Dopo la fase acuta, è possibile consumare con moderazione: latte senza lattosio e yogurt, alcune verdure (pomodori maturi senza buccia e semi, cipolla, bietola, spinaci, finocchi, zucchine e fagiolini), alcuni frutti (massimo due volte al giorno) senza buccia, come pere, albicocche, agrumi e melone, succhi di frutta e spremute senza l’aggiunta di zuccheri, nonché centrifugati di frutta e verdura, biscotti secchi.
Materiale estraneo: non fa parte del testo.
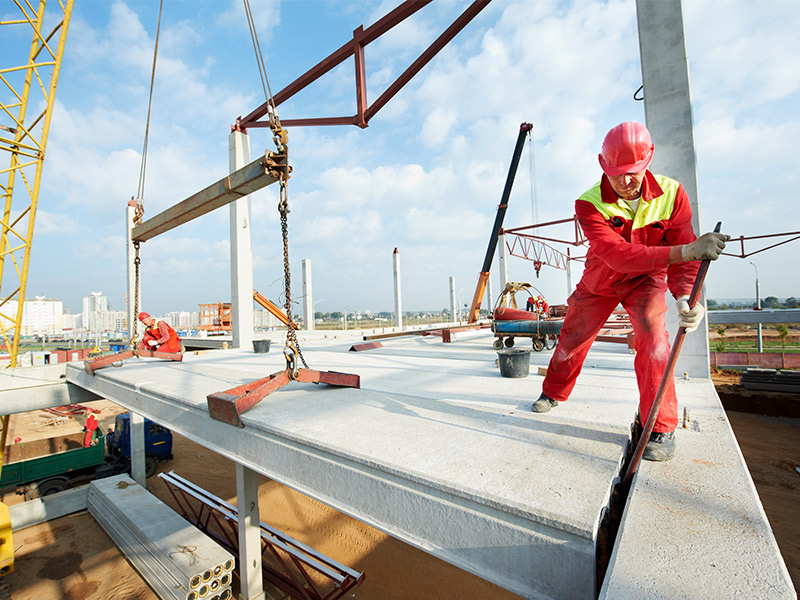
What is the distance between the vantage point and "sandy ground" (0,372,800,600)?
21.7ft

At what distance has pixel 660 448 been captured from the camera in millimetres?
1928

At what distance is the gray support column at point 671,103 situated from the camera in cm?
355

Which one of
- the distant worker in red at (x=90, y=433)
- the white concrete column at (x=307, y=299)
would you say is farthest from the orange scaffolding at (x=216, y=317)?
the distant worker in red at (x=90, y=433)

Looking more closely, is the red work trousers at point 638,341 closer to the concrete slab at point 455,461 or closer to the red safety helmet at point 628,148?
the concrete slab at point 455,461

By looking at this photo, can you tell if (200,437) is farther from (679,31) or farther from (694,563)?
(679,31)

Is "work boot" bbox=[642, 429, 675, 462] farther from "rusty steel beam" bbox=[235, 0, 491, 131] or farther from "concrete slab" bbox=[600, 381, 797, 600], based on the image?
"rusty steel beam" bbox=[235, 0, 491, 131]

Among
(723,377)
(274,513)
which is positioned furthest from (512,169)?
(274,513)

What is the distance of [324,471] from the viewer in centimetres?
221

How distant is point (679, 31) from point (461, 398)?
4.04m

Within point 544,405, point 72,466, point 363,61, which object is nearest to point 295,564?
point 544,405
Alimenti da Evitare Durante la Diarrea
Quando abbiamo la diarrea, diventa fondamentale evitare quegli alimenti che tendono ad aumentare i sintomi del disturbo, almeno fino a quando le feci non saranno tornate al loro normale aspetto.
- Latte e latticini freschi (stracchino, mozzarella, ecc…).
- Alimenti ricchi di zuccheri semplici, come dolci e dolciumi vari (comprese caramelle e gomme da masticare).
- Insaccati, come mortadella e salame, perché ricchi di grassi.
- Condimenti grassi, dal burro allo strutto, dal ragù a salsine, che sono difficili da digerire.
- Spezie piccanti, che irritano l’intestino.
- Brodo di carne (molto grasso) e dadi.
- Prodotti integrali (ricchi di fibre).
- Minestroni di verdure e legumi (fonti di fibre).
- Alcolici, caffè e bibite.
- Verdura (con le eccezioni sopra descritte).
- Frutta fresca (con le eccezioni sopra descritte), secca, sciroppata o disidratata (ricca di fibre e di zuccheri semplici).